Actualmente trabaja en el centro de llamadas de atención al cliente de Zipcar, en el centro de Guadalajara, México. Espera su oportunidad, pensando todo el tiempo cómo regresar y reanudar la única vida que conoce.
“Tenía toda mi vida allí. Ahora, si vuelvo a cruzar, probablemente vaya a la cárcel”.
Militar retirado del Ejército es deportado tras luchar contra la dependencia de drogas
Después de servir en el Ejército en Guam durante los años noventa, Sergio Hernández recibió una baja honorífica y abrió un taller de reparación de carrocerías de automóviles en Dallas. Trabajó duro toda su vida, nos dijo, para criar a dos hijos nacidos en Estados Unidos. Actualmente, uno de ellos es pediatra y el otro se dedica a la administración de empresas. Pero como muchos militares retirados mayores, Hernández, que ahora tiene 50 años, ha luchado contra la dependencia de drogas.

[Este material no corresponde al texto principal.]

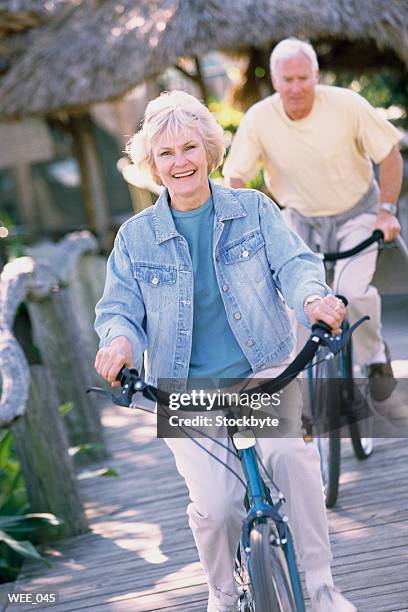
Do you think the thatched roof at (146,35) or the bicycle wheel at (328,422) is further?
the thatched roof at (146,35)

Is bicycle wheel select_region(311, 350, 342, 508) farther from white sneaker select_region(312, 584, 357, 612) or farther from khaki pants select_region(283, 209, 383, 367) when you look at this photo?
white sneaker select_region(312, 584, 357, 612)

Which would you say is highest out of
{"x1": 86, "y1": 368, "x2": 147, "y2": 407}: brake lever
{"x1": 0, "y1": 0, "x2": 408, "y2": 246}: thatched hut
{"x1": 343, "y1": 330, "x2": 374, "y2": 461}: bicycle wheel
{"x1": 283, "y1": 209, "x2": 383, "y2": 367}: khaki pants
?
{"x1": 0, "y1": 0, "x2": 408, "y2": 246}: thatched hut

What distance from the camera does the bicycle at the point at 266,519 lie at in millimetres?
2844

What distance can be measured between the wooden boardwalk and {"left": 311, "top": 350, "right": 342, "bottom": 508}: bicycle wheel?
122mm

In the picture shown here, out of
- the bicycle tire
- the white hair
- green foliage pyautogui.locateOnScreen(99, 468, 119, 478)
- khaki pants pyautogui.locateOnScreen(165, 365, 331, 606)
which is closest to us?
the bicycle tire

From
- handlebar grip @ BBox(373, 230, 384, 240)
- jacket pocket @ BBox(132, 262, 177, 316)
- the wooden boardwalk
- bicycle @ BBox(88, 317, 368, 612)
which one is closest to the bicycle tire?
bicycle @ BBox(88, 317, 368, 612)

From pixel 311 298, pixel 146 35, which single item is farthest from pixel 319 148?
pixel 146 35

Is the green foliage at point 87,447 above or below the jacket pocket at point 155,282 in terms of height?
below

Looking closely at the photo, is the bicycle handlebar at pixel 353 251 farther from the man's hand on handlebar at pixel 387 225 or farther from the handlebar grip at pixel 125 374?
the handlebar grip at pixel 125 374

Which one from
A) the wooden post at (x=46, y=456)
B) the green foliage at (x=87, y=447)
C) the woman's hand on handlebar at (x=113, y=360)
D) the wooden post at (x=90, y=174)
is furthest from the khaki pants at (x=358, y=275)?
the wooden post at (x=90, y=174)

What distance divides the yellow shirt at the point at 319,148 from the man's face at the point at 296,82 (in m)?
0.07

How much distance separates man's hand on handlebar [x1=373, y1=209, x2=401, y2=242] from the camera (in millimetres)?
4832

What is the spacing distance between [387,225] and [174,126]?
1.85 m

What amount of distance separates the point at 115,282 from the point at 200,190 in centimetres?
36
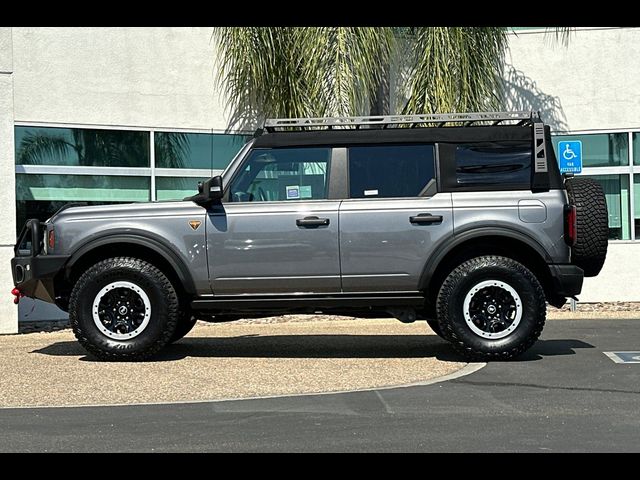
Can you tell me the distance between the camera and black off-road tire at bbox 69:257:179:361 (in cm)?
918

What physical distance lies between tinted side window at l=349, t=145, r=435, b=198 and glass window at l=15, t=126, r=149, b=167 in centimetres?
652

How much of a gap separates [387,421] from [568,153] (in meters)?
9.20

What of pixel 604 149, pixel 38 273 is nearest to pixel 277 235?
pixel 38 273

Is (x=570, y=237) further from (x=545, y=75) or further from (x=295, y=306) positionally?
(x=545, y=75)

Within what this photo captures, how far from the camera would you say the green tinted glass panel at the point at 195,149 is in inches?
603

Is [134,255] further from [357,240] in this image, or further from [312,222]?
[357,240]

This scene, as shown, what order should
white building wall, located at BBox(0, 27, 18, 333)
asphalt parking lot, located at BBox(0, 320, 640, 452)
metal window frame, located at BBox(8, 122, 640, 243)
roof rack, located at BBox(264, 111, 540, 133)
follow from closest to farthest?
asphalt parking lot, located at BBox(0, 320, 640, 452)
roof rack, located at BBox(264, 111, 540, 133)
white building wall, located at BBox(0, 27, 18, 333)
metal window frame, located at BBox(8, 122, 640, 243)

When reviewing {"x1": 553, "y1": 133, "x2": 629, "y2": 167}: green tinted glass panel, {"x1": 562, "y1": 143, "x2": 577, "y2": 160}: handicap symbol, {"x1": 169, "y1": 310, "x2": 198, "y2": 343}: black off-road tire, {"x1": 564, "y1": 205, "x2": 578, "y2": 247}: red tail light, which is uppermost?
{"x1": 553, "y1": 133, "x2": 629, "y2": 167}: green tinted glass panel

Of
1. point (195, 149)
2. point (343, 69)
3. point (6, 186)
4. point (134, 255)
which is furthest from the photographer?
point (195, 149)

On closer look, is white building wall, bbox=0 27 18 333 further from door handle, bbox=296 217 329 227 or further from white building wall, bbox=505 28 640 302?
white building wall, bbox=505 28 640 302

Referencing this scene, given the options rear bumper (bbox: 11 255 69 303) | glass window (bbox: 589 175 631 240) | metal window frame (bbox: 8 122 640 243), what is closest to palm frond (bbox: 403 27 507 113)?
metal window frame (bbox: 8 122 640 243)

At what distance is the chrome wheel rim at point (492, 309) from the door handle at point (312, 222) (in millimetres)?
1410

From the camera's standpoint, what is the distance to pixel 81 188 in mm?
14719
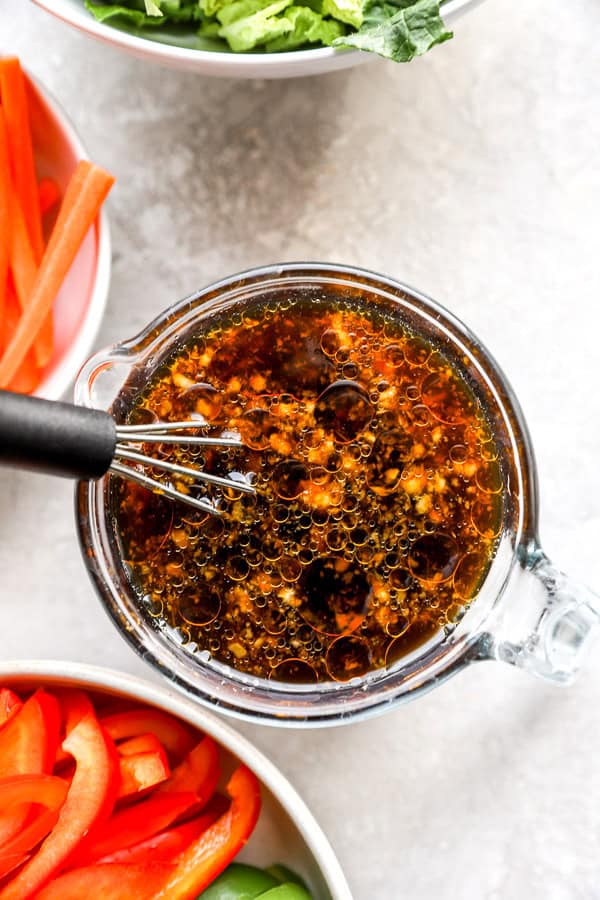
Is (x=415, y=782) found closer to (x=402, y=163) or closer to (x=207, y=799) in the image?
(x=207, y=799)

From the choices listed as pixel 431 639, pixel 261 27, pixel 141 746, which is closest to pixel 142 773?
pixel 141 746

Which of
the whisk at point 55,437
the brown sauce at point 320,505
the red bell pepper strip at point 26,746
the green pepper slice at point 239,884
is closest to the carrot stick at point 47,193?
the brown sauce at point 320,505

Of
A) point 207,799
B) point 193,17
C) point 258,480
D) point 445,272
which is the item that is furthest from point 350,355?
point 207,799

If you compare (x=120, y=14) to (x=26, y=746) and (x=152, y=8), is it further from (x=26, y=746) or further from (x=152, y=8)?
(x=26, y=746)

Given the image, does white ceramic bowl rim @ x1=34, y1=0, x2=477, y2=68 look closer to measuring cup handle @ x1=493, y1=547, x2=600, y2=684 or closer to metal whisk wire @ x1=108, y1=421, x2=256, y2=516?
metal whisk wire @ x1=108, y1=421, x2=256, y2=516

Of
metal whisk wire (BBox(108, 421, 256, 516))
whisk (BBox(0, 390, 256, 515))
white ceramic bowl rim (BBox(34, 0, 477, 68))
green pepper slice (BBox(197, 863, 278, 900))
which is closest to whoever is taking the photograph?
whisk (BBox(0, 390, 256, 515))

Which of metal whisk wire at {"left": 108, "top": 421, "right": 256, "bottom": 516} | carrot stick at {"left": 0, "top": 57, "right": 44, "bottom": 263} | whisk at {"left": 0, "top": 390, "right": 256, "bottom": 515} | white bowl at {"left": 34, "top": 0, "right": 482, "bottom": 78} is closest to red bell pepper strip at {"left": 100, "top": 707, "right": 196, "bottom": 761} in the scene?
metal whisk wire at {"left": 108, "top": 421, "right": 256, "bottom": 516}
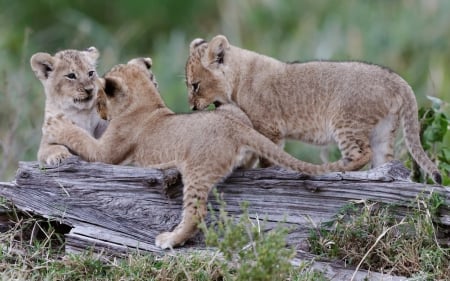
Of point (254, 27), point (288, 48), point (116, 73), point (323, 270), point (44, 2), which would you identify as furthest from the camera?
point (44, 2)

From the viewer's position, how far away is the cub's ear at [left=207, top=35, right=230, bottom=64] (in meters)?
8.74

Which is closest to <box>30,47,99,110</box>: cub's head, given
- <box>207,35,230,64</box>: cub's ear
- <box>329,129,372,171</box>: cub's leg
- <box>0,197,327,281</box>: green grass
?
<box>207,35,230,64</box>: cub's ear

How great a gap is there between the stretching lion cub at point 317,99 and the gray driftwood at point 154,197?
29 cm

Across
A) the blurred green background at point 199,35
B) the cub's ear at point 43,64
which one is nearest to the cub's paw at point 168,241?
the cub's ear at point 43,64

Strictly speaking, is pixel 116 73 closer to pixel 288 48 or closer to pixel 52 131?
pixel 52 131

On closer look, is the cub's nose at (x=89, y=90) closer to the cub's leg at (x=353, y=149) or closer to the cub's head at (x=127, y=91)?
the cub's head at (x=127, y=91)

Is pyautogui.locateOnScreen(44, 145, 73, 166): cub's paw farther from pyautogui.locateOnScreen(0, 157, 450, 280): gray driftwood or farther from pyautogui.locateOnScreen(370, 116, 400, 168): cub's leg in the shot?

Su dependencia empeoró en 2012, según nos contó en Nuevo Laredo, y dos años más tarde, Hernández fue condenado por tenencia de cocaína con intento de distribución. Obtuvo libertad condicional después de cumplir dos años y medio de una pena de cinco años. “Estoy limpio ahora”, dijo. “Lo peor es que desperdicié años de mi vida”.

Sergio Hernández.
El servicio en las Fuerzas Armadas de Estados Unidos suele ser un camino para obtener la ciudadanía para aquellos que tienen tarjetas de residencia –esto es, visas de residencia permanente–, pero no resultó así para Hernández. Las tarjetas de residencia pueden ser revocadas por varios motivos, entre ellos la comisión de un delito relacionado con drogas. Por lo tanto, Hernández fue directamente de la prisión a un centro de detención inmigratorio cerca de Houston. Permaneció allí ocho meses, esperando las audiencias del tribunal de inmigración.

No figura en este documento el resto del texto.